Aku biasa menyebutnya Orang ke-2. Dia nampak hitam legam dalam siang maupun malam. Saat aku melihatnya, aku diam lalu tertunduk dan menangis dengan sebab. Aku terdiam oleh hari-hari terpurukku yang sudah tak berbilang lagi. Orang ke-2 itu menunjukkanku dengan jelas kritikan orang-orang, kebimbangan hidup yang tak mempunyai ketegasan, waktu yang terbuang dan matinya nurani, dan yang paling jelas adalah ketololan diri.
Beranjak dari Orang ke-2, aku mencoba mencari Cahaya. Lalu aku menyalakan Metro-TV dan menemukan pekikan “Tiada yang membaikan selain dengan kebaikan.

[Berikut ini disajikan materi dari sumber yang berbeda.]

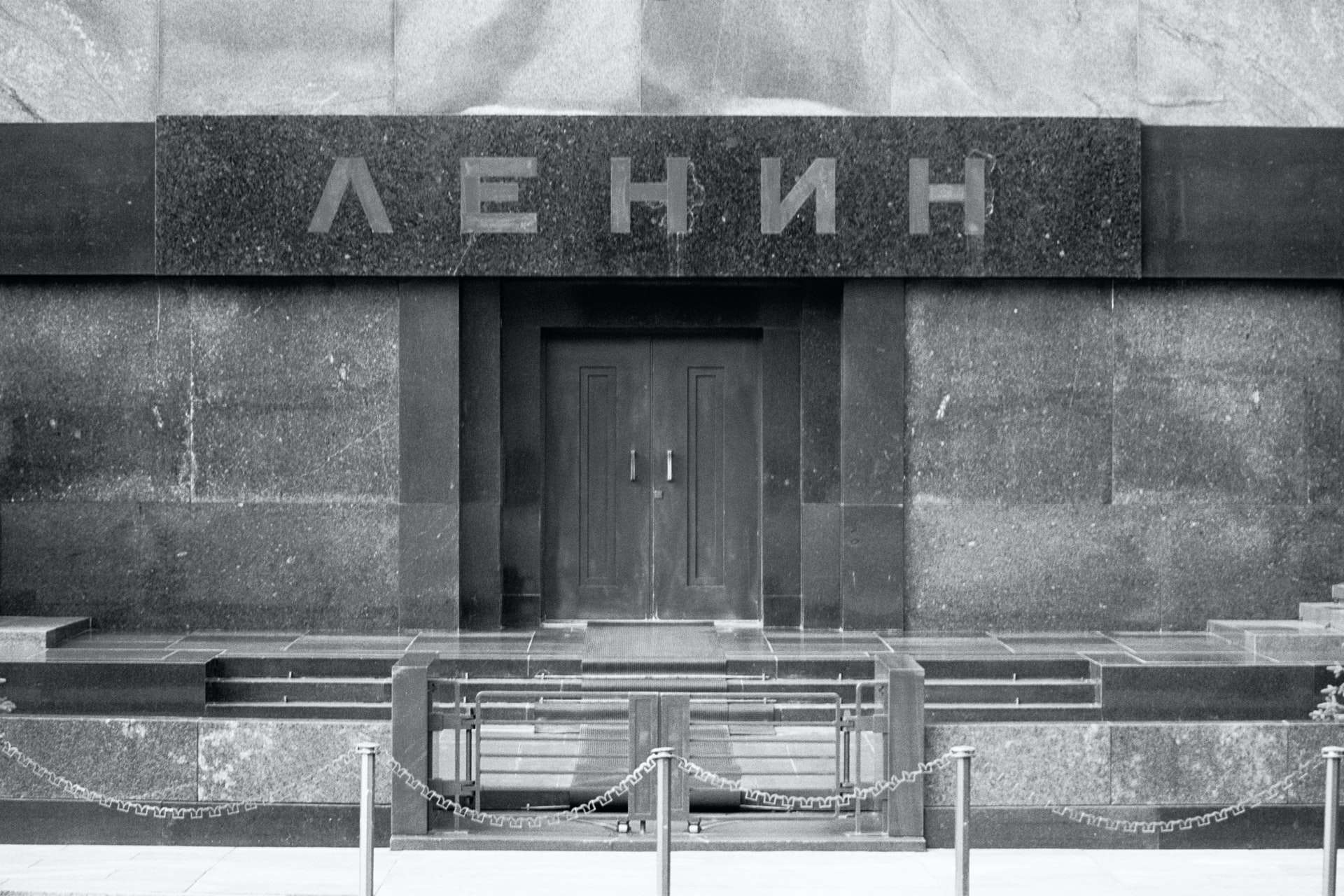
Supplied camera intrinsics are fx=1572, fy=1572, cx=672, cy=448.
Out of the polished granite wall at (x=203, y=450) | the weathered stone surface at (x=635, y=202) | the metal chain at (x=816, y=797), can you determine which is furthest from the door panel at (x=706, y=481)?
the metal chain at (x=816, y=797)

Orang yang berjalan dalam kebaikan, berarti berjalan bersama-sama dengan Tuhan. Seterjal dan setinggi apapun perjalan itu, Tuhan pasti akan menolongnya, karena dia berjalan bersama-sama dengan Tuhan dan Tuhan menyukai perjalanan itu. Jika orang ingin terus bersama-sama dengan Tuhan, maka berbuatlah kebaikan“. Lalu aku menyalakan laptop dan bertemu dengan L+ disana. L+ membuatku iri akan perjuangannya yang tak kenal lelah dan tak kenal malu. Rutinitas selama 24 jam yang dimilikinya berbanding terbalik dengan rutinitas 24 jam ku. Cahaya itu kini telah membuatku lebih baik.
Setelah itu aku sadar, kalau Orang ke-2 adalah bayangan diri ku. Beruntung sekali aku, karena Tuhan telah mempertemukanku dengan Orang ke-2.